Several companies including AO World, Naked Wines, Boohoo.com and Dixons Carphone have entered the UK’s top 10 most shorted stocks in recent months as investors bet against retail businesses.
Shorting is the act of selling shares in a company that you think will decline in value and buying them back at a lower price, making a profit on its fall.
The tactic has mixed results, with some firms making huge losses on incorrect predictions, such as when wall street investors falsely predicted the downfall of GameStop last year only for the share price to skyrocket.
Bets placed against these UK companies is a clear sign that investors expect a decline in retail activity as high inflation puts a strain on consumer’s spending.
AO World
Like many online retailers, white goods retailer, AO World received massive inflows during the height of the pandemic, with the share price up over 330% in 2020. However, as lockdowns ended and Covid restrictions eased, the company has declined 69.8% over the past year.
Share price of company over five years
Source: Google Finance
Investor’s faith in the company was damaged further by poor results in Germany, which may result in the retailer removing all European operations.
Revenue for the German branch was down 24% in the third quarter compared to last year, dragging the whole group’s total loss in the period to 14%.
AO World listed market competition, increased marketing costs and persistent supply chain issues as the main anchors on performance.
——————
- _Problems to work on_:
**1)** From the article on shorted retail stocks, copy the passage from "Bets placed against" up to and including "all European operations.".
**2)** Answer these questions using the article on shorted retail stocks:
(a) Which company did Wall Street investors wrongly predict would fall, only to see its share price skyrocket?
(b) By how much did AO World's share price rise in 2020?
(c) What three factors did AO World list as the main anchors on its performance?
——————
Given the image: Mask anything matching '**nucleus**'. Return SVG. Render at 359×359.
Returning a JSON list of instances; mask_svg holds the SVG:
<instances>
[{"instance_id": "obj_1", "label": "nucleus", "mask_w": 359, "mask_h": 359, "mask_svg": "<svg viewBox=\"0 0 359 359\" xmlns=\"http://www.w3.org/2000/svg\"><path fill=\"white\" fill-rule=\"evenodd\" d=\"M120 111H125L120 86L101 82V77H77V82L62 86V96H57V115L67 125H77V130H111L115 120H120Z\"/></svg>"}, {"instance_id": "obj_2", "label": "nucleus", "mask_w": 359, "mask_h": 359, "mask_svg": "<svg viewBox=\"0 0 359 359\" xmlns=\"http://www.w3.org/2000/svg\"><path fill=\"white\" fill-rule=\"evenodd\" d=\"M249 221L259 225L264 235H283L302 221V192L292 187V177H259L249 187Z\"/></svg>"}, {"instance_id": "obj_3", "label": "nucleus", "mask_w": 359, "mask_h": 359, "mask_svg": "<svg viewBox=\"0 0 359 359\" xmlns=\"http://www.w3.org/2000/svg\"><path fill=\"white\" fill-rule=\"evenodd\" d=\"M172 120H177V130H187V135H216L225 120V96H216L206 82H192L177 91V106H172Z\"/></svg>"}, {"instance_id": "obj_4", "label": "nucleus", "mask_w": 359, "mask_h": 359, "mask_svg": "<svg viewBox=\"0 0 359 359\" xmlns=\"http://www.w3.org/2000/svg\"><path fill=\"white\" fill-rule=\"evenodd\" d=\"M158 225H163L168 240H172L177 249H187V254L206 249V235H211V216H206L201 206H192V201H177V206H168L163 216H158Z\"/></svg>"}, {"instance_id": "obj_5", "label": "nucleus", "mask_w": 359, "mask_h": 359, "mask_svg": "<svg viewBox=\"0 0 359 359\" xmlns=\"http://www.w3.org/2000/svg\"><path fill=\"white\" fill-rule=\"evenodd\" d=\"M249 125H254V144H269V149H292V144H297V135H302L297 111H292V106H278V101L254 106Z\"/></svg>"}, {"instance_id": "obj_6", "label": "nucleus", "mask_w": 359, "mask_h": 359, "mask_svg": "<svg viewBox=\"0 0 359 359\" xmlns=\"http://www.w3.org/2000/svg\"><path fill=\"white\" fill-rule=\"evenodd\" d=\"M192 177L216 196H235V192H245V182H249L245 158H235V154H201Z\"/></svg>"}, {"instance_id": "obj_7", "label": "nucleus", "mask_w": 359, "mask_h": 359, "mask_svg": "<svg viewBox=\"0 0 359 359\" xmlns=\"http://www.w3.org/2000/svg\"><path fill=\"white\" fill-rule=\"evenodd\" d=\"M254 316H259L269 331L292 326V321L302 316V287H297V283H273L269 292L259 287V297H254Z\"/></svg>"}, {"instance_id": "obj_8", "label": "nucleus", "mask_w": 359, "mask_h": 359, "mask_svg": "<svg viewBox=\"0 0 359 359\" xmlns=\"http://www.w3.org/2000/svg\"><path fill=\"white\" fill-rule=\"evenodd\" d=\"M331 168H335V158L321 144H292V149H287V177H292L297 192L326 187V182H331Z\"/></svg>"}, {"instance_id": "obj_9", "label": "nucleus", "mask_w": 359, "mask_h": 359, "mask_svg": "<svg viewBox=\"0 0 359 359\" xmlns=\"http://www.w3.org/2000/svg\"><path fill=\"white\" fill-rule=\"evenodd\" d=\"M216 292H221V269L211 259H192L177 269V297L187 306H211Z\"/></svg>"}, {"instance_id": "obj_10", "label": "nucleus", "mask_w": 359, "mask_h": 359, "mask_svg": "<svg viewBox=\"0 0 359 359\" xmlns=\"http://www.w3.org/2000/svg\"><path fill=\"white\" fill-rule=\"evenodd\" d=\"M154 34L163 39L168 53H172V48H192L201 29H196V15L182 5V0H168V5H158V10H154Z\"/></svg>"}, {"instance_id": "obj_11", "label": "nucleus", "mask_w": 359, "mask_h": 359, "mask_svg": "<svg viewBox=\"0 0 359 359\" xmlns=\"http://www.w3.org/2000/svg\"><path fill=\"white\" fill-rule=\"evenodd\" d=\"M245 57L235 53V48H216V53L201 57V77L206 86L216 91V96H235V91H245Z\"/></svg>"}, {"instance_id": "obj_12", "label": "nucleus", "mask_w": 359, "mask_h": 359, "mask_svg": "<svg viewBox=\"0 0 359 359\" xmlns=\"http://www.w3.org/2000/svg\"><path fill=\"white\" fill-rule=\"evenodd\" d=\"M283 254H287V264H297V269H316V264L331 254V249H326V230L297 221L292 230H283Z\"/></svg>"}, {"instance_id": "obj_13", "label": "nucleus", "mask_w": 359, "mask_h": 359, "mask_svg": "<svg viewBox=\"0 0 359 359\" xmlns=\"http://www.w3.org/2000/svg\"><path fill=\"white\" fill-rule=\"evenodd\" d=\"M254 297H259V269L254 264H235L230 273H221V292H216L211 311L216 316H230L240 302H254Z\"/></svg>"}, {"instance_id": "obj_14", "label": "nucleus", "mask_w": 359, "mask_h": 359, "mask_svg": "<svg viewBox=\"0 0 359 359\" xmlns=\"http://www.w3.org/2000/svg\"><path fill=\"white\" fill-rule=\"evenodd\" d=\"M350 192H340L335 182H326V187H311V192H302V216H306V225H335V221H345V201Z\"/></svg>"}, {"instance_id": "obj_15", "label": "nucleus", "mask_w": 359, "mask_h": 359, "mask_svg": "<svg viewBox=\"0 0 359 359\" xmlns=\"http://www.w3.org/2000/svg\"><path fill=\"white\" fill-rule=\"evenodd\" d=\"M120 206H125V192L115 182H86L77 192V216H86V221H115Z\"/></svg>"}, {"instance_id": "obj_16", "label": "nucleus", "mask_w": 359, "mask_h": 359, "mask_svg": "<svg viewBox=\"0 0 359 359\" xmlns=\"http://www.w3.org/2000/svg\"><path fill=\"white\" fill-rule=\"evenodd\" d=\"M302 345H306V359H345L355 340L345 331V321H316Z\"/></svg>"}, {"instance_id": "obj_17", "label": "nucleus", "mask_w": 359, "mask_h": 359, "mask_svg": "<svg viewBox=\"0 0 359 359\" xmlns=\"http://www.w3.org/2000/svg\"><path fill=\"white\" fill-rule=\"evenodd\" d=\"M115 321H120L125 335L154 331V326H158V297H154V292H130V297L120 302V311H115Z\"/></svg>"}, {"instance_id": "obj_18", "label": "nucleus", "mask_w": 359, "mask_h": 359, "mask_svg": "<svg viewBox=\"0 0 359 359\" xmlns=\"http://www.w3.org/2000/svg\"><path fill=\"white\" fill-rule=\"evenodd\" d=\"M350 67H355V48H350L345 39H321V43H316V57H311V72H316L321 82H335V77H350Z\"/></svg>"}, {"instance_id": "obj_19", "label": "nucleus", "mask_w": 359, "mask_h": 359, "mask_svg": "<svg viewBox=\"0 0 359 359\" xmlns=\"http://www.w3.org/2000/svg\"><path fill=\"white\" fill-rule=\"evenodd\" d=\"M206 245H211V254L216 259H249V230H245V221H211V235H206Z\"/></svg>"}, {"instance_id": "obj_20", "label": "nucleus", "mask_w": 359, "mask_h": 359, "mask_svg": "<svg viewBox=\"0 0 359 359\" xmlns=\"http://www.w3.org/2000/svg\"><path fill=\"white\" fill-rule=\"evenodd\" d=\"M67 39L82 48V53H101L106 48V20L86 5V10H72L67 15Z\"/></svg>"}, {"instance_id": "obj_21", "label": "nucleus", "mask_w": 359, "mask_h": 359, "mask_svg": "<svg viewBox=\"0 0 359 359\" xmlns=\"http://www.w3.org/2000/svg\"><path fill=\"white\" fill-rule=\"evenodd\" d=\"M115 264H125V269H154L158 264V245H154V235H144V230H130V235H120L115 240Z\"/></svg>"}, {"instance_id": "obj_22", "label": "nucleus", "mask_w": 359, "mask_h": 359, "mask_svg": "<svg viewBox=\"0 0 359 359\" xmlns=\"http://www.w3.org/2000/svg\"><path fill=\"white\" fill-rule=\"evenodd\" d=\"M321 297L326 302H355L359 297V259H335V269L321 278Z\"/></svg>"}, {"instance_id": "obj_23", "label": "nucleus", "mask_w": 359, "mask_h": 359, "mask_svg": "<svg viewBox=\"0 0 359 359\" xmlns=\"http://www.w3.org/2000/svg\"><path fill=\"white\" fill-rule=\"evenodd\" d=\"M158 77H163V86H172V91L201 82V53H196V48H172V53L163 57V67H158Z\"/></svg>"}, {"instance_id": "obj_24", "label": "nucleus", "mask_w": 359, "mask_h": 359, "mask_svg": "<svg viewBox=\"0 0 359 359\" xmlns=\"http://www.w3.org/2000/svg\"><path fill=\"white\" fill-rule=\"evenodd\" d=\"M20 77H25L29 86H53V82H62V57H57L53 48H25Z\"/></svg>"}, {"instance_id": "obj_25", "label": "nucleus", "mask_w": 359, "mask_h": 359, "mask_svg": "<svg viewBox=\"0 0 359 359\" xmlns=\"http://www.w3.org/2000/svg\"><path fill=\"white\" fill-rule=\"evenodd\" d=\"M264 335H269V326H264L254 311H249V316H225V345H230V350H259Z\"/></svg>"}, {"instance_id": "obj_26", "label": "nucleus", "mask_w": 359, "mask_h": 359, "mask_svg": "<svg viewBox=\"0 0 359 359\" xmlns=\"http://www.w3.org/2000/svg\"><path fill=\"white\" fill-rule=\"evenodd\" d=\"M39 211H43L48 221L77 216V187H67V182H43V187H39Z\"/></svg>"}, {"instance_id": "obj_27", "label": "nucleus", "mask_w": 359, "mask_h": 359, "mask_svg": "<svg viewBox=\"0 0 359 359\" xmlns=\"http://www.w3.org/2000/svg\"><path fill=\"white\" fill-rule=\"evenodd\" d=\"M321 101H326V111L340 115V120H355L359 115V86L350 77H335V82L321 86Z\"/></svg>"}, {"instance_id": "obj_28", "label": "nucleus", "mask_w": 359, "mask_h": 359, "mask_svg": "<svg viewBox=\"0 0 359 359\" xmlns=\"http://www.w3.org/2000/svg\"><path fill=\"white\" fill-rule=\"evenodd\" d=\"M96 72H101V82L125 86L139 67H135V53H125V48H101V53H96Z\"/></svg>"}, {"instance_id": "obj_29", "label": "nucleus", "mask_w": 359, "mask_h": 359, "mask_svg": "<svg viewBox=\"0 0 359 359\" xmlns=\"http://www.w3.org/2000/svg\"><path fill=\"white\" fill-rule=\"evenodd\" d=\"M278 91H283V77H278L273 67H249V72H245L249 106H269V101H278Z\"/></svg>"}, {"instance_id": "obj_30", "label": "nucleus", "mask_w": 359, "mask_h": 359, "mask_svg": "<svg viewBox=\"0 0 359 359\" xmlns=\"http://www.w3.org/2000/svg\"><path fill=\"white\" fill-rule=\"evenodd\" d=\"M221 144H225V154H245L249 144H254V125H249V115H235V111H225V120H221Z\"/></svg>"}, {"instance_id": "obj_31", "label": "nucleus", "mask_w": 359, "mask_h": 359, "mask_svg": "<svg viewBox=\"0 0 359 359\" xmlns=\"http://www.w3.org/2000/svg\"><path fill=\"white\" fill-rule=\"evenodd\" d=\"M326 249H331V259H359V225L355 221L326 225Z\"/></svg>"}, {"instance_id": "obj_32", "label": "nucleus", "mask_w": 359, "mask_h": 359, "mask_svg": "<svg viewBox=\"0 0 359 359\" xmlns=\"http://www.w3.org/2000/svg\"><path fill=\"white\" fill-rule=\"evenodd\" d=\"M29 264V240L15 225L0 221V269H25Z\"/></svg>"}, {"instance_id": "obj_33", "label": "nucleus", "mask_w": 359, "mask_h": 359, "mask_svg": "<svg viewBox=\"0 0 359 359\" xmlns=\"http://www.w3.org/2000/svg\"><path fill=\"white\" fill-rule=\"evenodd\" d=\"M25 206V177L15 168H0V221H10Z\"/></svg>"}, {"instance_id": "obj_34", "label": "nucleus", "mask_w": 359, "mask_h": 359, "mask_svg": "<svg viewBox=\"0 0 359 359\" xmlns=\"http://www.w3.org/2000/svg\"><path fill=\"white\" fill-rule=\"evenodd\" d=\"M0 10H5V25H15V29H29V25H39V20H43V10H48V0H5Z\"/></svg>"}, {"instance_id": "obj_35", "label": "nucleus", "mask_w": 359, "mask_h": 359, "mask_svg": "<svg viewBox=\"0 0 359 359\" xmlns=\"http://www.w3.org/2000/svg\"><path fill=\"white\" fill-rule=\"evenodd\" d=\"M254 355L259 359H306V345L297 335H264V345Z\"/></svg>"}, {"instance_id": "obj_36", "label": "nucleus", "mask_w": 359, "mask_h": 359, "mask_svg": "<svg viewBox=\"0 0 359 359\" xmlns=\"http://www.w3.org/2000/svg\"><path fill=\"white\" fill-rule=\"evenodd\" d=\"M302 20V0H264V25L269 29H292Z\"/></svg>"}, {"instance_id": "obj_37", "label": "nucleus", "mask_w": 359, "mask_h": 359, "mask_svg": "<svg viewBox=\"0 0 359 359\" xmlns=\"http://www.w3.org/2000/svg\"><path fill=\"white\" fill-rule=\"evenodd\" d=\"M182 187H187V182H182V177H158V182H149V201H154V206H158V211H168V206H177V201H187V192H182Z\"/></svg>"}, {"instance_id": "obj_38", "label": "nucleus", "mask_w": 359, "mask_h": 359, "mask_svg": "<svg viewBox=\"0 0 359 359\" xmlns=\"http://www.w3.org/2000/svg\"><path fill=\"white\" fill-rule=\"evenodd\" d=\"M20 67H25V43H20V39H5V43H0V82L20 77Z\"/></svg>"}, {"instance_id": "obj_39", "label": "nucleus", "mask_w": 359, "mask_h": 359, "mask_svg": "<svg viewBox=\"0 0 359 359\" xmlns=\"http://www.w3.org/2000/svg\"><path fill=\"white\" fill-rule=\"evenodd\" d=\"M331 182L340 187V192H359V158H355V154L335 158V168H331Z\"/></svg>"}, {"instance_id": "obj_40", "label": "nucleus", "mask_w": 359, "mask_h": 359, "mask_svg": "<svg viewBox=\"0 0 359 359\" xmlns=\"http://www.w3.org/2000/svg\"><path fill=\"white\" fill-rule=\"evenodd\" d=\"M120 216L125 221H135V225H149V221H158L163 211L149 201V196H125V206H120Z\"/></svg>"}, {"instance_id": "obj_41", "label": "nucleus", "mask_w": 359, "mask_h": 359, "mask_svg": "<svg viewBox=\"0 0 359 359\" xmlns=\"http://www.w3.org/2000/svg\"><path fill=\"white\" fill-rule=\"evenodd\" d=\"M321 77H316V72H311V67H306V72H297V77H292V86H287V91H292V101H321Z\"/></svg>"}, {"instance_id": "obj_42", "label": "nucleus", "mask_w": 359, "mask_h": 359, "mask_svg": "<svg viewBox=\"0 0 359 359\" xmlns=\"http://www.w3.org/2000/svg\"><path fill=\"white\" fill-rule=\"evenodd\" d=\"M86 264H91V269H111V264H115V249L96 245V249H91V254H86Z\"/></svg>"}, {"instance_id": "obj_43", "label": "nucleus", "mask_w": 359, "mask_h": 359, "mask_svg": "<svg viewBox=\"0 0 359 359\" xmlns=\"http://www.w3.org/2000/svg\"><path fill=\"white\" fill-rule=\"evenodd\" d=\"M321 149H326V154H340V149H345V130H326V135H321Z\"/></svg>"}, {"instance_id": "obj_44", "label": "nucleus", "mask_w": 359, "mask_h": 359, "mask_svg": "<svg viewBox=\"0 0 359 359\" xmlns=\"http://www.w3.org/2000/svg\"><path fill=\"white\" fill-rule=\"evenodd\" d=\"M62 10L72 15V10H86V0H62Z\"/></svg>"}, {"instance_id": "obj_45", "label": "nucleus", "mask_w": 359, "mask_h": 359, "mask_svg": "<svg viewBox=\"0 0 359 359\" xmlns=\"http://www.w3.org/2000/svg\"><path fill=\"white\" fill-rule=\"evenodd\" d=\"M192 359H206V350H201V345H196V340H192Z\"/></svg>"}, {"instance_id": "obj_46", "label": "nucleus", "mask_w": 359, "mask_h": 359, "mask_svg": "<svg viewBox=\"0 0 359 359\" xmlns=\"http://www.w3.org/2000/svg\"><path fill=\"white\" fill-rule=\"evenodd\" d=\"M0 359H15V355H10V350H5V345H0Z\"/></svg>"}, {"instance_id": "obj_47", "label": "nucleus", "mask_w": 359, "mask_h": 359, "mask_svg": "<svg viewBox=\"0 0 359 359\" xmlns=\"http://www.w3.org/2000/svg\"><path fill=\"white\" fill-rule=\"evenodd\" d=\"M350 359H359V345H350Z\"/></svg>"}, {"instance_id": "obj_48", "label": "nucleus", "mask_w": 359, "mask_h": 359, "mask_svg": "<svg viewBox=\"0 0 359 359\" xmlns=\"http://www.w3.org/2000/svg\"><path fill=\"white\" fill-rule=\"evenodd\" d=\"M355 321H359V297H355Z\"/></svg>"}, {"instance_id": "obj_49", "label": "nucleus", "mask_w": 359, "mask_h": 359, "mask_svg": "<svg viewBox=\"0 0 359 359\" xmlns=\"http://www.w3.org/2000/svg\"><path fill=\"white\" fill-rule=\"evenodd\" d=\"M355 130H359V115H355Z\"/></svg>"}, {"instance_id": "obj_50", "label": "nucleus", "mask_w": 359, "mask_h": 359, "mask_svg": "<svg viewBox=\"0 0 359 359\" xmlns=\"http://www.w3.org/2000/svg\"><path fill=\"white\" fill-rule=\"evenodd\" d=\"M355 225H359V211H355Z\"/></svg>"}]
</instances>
——————
- _Response list_:
**1)**
Bets placed against these UK companies is a clear sign that investors expect a decline in retail activity as high inflation puts a strain on consumer’s spending.
AO World
Like many online retailers, white goods retailer, AO World received massive inflows during the height of the pandemic, with the share price up over 330% in 2020. However, as lockdowns ended and Covid restrictions eased, the company has declined 69.8% over the past year.
Share price of company over five years
Source: Google Finance
Investor’s faith in the company was damaged further by poor results in Germany, which may result in the retailer removing all European operations.

**2)**
(a) GameStop
(b) Over 330%
(c) Market competition, increased marketing costs, and persistent supply chain issues